I am a 26 year old woman who has been in a relationship for about five months. My partner is a healthy Christian man who is also a father of 12 of 12 year old twins. Initially, I was very apprehensive about pursuing the relationship because I do not have any children and have often questioned my ability to mother because of my own mother wounds.
Based on the current direction of the relationship, marriage is a strong possibility. I would love to continue to be in this relationship, but I am worried about becoming a stepmother. I want to grow to love them the way that God would desire for me to. My question is, how did you grow slash learn to love your stepchildren unconditionally? Thank you in advance for your advice.
So I'm going to answer this question because I know that you don't have stepchildren yet, but we working on it. But before I answer, I want to know from your perspective as a woman who's had to welcome a stepmother into your life and into your fold, what are some things that she can do in order to, you know, create harmony or open communication and relationship with the biological mother of the children?
Well, it sounds like since she's asking for advice that she wants that, that, you know what I mean? So first you got to want it. You really, really have to desire to have that harmony, you know, with the other person. If the other person is willing, you know, prayerfully, the other person is on that same page. You know, you can have conversations about that.
you know, the kids, is there anything, you know, that, that I can do to be, to be more helpful, you know, and, and I think just having that open communication with the kids to not trying to force anything, but just being who you are, you know, and having that open communication with them and establishing that trust with them, I think will help the mom when she sees that,
And she'll have to work through. Yeah. She'll have to work through some things, you know, because then it's part two where it's like, oh, they do like her. OK, so. OK, so they like her, you know, because there's that, you know, where you have to deal with. But I think creating that open communication and just being open.

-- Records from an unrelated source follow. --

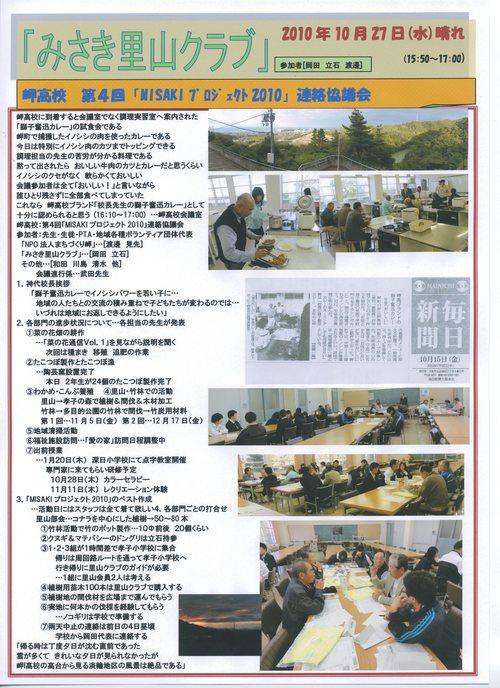 岬高校:第4回「MISAKIプロジェクト2010」連絡協議会_c0108460_2223664.jpg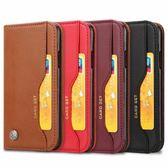 三星 S10 S10+ S10e 手機殼 經典 揉皮 錢包款 插卡 皮套 磁吸 支架 保護套 全包 軟殼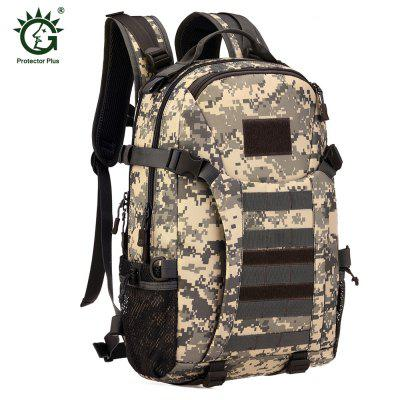 Protector Plus Outdoor Backpack -  ACU CAMOUFLAGE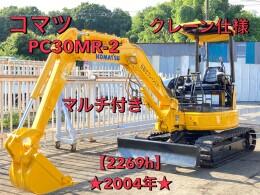 KOMATSU Mini excavators PC30MR-2 2004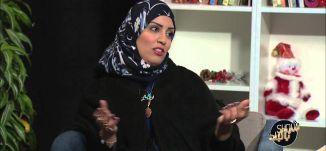منى حمد - مسيرتها الفنية بالحجاب-7-1-2016- شو بالبلد - قناة مساواة الفضائية MusawaChannel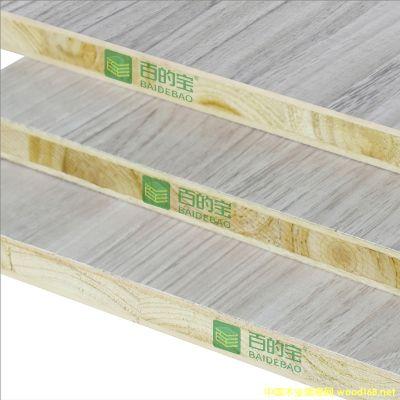 中国十大板材品牌百的宝杉木芯18mm生态板衣柜板材美国橡木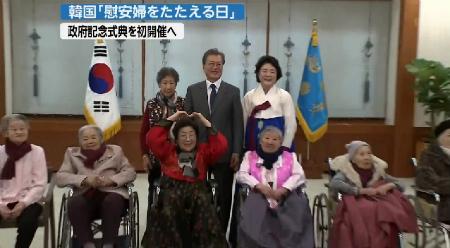韓国は今日、今年から公式な記念日となった、慰安婦を称える日です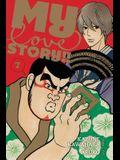 My Love Story!!, Vol. 7, Volume 7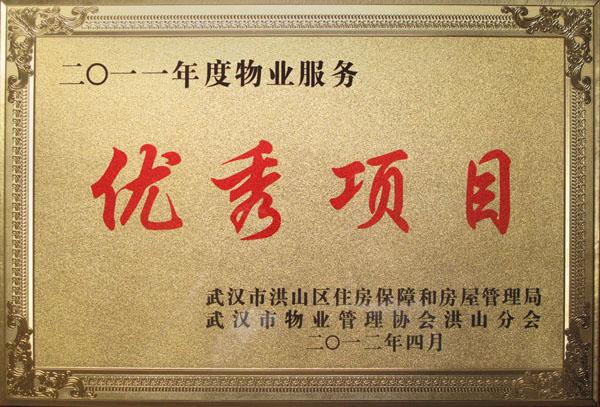 东湖·楚必威体育 betway·行吟水榭(必威体育 betway|欢迎进入)获2011优秀物业服务项目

with the mom, you know, hey, we were thinking about doing, you know, this. What are your thoughts on that? Is there anything that, you know, I could do to help them enjoy this more? You know, just things like that. You want to include that
you know, the mom in that, I think. That's great. I love that advice because one thing that like, you know, you can come into one accord with as it relates to the biological mother of your stepchildren is like, she's going to be a sucker for them kids. So if you show her that you're trying to love those kids and protect those children and help her raise them in the way that she wants to raise them, y'all might not like the same music. Y'all might not go to the same places or shoppings.
at the same places like you may not choose to be friends but you can choose to raise them children together and if you show me you're going to love and protect my babies like I can get on board with that
And I would just add as someone who's, you know, learned to love my bonus babies unconditionally that I would say like date them, like date them the same way that you date your partner and take them to the park, take them to the movies and then observe them. Don't try and force like, are we going to connect? Is this going to be when we fall in love? But give them space to like really be who they are.
Right.
they are, make a decision that is headed in the direction of love and then create experiences that allow that seed of love to be watered in the lives of those children. And you'll look up and you'll just be like completely, totally obsessed with them the way that I am with mine. So...
I was going to ask you, though, like when when was that moment? I mean, I'm sure it happened, you know, at different times with the three of them. But when was that moment for you? When did you realize that? I mean,
You know, Isaiah was the nicest to me when we first got together. He was just a gem. Thank you for all that you've done to pour into his life. Them girls was they mama's protector and they was not like they would eat them cookies, but they was like still like I made these cookies, but it's not that. Oh, Lord. Me and Rin, it was perfect.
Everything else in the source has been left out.